The finding, published in the March 23 issue of the journal Cell, could open the way for new tests to identify those at greatest risk of MS and autoimmune disorders, as well as the development of novel drugs, the researchers said.
The research used biospecimens from the MS cohort of the Measurement to Understand the Reclassification of Disease Of Cabarrus/Kannapolis (MURDOCK) Study. The MURDOCK Study is Duke Health’s longitudinal clinical research study based at the North Carolina Research Campus in Kannapolis, N.C. The MURDOCK community registry and bio-repository includes more than 12,000 participants and nearly 460,000 biological specimens.
Multiple sclerosis is a major cause of neurological disease in younger adults between the ages of 20 and 50 and disproportionally affects women. The disease causes the body’s own immune system to attack nerve cells in the spinal cord and brain, causing problems with vision, muscle control, balance and basic body functions, among other symptoms, and could lead to permanent disability. While treatable, current MS therapies have adverse side effects, as they focus on slowing the progression of the disease through suppression of the immune system. There is no cure for MS.
“Our study identifies an interaction with a known MS risk gene to unlock a new MS candidate gene, and in doing so, establishing a novel mechanism that is associated with the risk of multiple sclerosis and other autoimmune diseases,” said co-lead author Simon Gregory, Ph.D., director of Genomics and Epigenetics at the Duke Molecular Physiology Institute and principal investigator for the MURDOCK MS Study. (Gregory is also the genomics lead at the David H. Murdock Research Institute and heads Discovery MS, a research initiative improving the diagnosis, prediction of disease progression, and assessment of treatment efficacy for multiple sclerosis patients.)
Gregory — along with colleagues at UTMB, the University of California, Berkeley, and Case Western Reserve University — found two particular DNA variants that appear to play a role in MS. One of these variants is in IL7R, a gene previously associated with MS, and the other in DDX39B, a gene not previously connected to the disease.
When the two are present in a person’s genetic code, their interaction can lead to an over-production of a protein called sIL7R. That protein’s interactions with the body’s immune system plays an important, but not completely understood, role in MS.
Researchers used MURDOCK biospecimens to examine the chromosomal differences between DDX39B and IL7R.

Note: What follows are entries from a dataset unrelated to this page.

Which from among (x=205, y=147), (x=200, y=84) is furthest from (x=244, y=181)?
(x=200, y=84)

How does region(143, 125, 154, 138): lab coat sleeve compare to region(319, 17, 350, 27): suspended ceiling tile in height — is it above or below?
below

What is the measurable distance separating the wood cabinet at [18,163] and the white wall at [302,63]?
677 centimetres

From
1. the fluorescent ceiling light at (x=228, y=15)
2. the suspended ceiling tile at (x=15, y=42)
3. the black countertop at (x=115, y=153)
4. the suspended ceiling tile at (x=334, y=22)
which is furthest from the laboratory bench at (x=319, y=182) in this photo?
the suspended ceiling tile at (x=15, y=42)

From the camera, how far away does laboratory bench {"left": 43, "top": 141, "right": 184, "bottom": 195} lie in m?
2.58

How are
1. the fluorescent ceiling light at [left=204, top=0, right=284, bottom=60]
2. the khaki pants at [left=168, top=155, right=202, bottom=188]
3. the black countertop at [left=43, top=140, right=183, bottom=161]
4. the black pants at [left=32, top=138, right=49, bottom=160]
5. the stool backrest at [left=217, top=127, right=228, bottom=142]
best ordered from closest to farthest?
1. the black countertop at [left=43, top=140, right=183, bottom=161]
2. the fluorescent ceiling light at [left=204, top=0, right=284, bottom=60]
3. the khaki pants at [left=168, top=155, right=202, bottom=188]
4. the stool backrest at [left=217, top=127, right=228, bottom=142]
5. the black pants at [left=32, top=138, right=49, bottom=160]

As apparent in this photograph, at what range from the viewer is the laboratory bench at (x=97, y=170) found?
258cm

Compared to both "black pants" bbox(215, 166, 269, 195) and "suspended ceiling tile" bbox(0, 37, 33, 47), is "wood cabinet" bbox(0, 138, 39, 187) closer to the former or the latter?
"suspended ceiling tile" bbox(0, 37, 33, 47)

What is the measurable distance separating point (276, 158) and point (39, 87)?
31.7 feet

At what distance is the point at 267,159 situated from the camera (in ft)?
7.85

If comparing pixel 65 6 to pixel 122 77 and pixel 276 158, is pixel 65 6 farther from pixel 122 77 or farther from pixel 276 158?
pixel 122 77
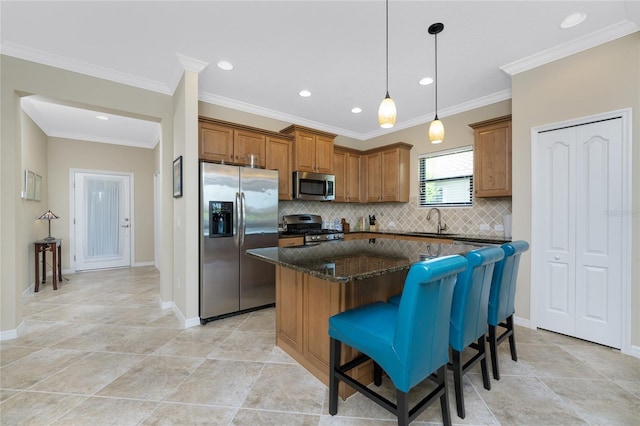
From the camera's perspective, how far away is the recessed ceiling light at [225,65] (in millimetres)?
2988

The researchers said this new information could potentially be used to craft new tests to diagnose multiple sclerosis, or to improve therapeutic toolkits to fight MS and other autoimmune disorders.
“One could envision how this type of knowledge will someday lead to diagnose multiple sclerosis sooner and, now that we have promising therapies, a doctor could start the appropriate treatment more quickly. It is not out the realm of possibility to imagine a path for screening for other autoimmune diseases such as Type 1 Diabetes,” said co-lead author Mariano Garcia-Blanco, M.D., Ph.D., professor and chair of the Department of Biochemistry and Molecular Biology at UTMB.
In addition to Gregory and Garcia-Blanco, study authors include lead author Gaddiel Galarza, Farren B.S. Briggs, Irina Evsyukova, Geraldine Schott-Lerner, Edward M. Kennedy, Tinashe Nyanhete, Liuyang Wang, Laura Bergamaschi, Steven G. Widen, Georgia D. Tomaras, Dennis C. Ko, Shelton S. Bradrick and Lisa F. Barcellos.
The research was supported by the National Institutes of Health, National MS Society Pilot Award, Duke University Whitehead Scholarship, Ruth and A. Morris Williams Faculty Research Prize funds from Duke University School of Medicine, start-up funds from UTMB and funds from Mr. Herman Stone and family for MS research.